NEWBERRY SPRINGS • Southern California Edison terminated an agreement to purchase power generated by a proposed 663.5 megawatt solar thermal project east of Newberry Springs.
Edison notified Tessera Solar — developer of the Calico Solar Project — Thursday of its decision to terminate the agreement. Details and terms of the contract are confidential, said Tessera spokesperson Janette Coates. Tessera is pursuing other power purchase agreements.
The project, which initially had a proposed footprint of 8,230 acres of public land and was expected to generate 850 megawatts of electricity, is sited for 4,613 acres. Tessera scaled back the size of its project to protect desert tortoise habitat and plant life. The company had planned to satisfy its agreement with Edison to build a 850 megawatt project by purchasing private land.
According to Vanessa McGrady, a spokesperson for Edison, 850 megawatts is a significant portion of energy to lose.
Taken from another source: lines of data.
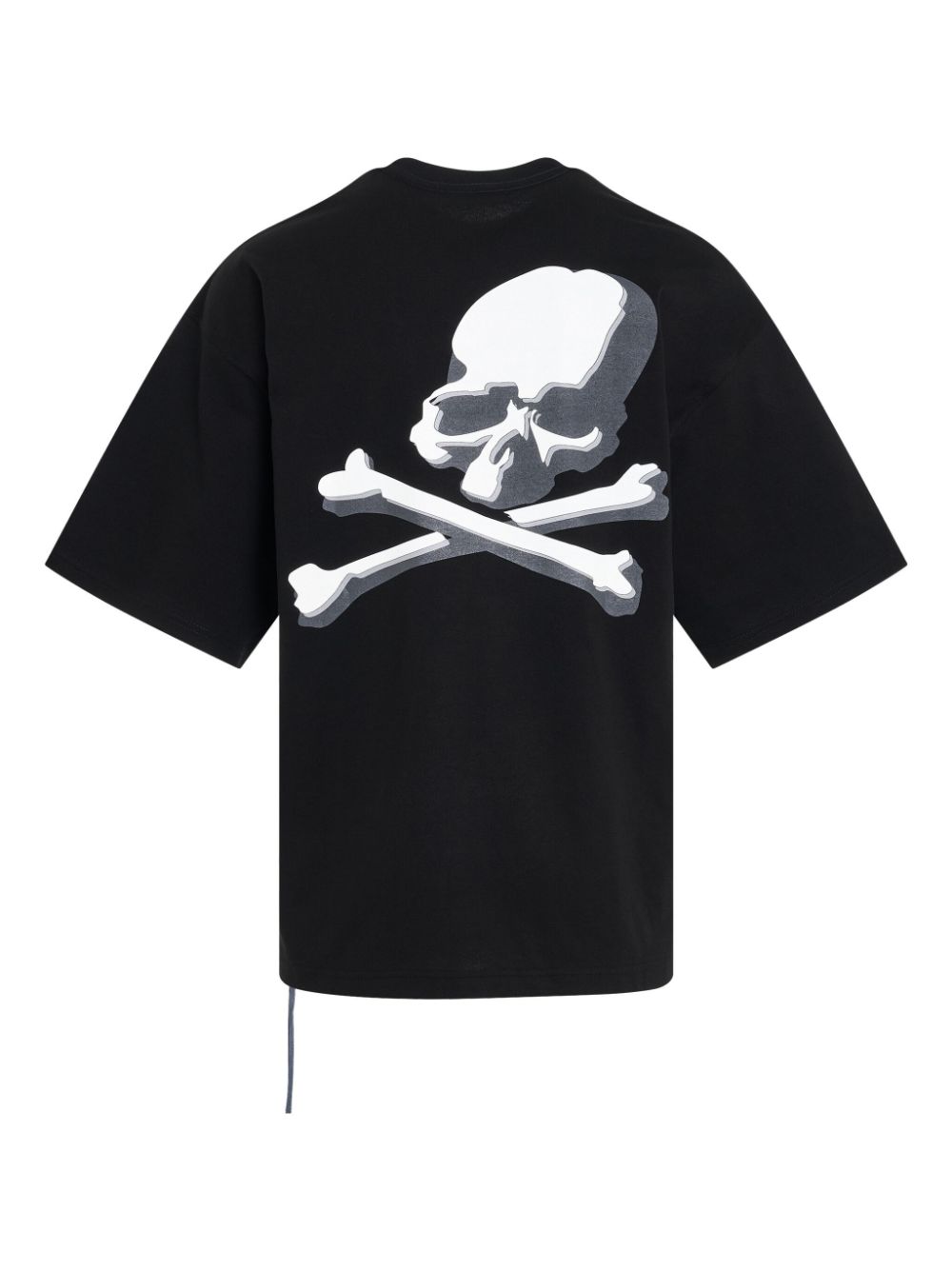 Mastermind Japan 3D Skull T-shirt - Zwart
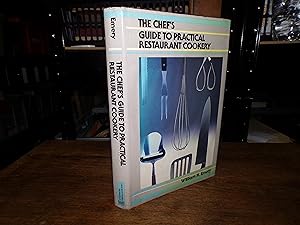 Seller image for The Chef's Guide to Practical Restaurant Cookery for sale by Tilly's Bookshop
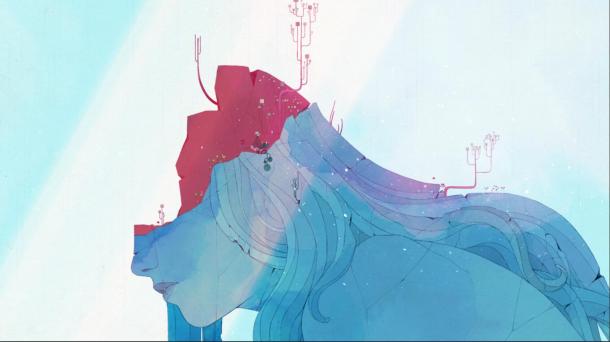 GDC 2019：唯美少女之詩 最佳視覺效果大獎《Gris》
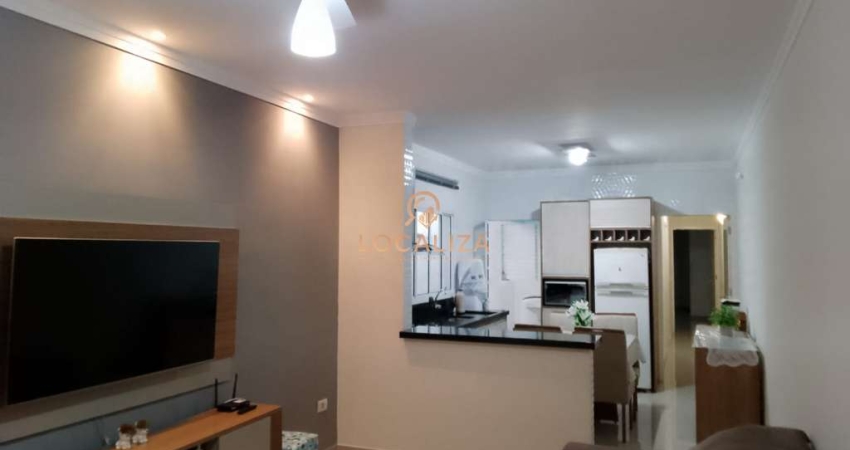 Casa à venda em Jacareí-SP: 2 quartos, 1 suíte, 2 banheiros, 105m² no Jardim Terras da Conceição!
Edison and other utilities are striving to reach the state's goal of having 33 percent of California's energy come from renewable sources by 2020.
"We sign a lot of contracts," McGrady said. "Not all of them will come to fruition."
She couldn't say if Edison terminated contracts with other renewable energy project developers.
David Briery, a spokesperson with the Bureau of Land Management, said Tessera Solar informed the BLM of the termination of its power purchase agreeement with Edison and they're waiting on further word from the company as to its plans.
The termination of the power purchase agreement does not impact the BLM's decision in October to approve the project, Briery said.
A spokesperson with the California Energy Commission could not comment as to whether or not the terminated contract affected the commission's decision to approve the project.
Tessera received approval from the California Energy Commission and the Bureau of Land Management to build the project in October. If the project is built to produce 850 megawatts of energy it is expected to power 500,000 homes and create 700 construction jobs.
At 850 megawatts, the project is worth $2.5 billion.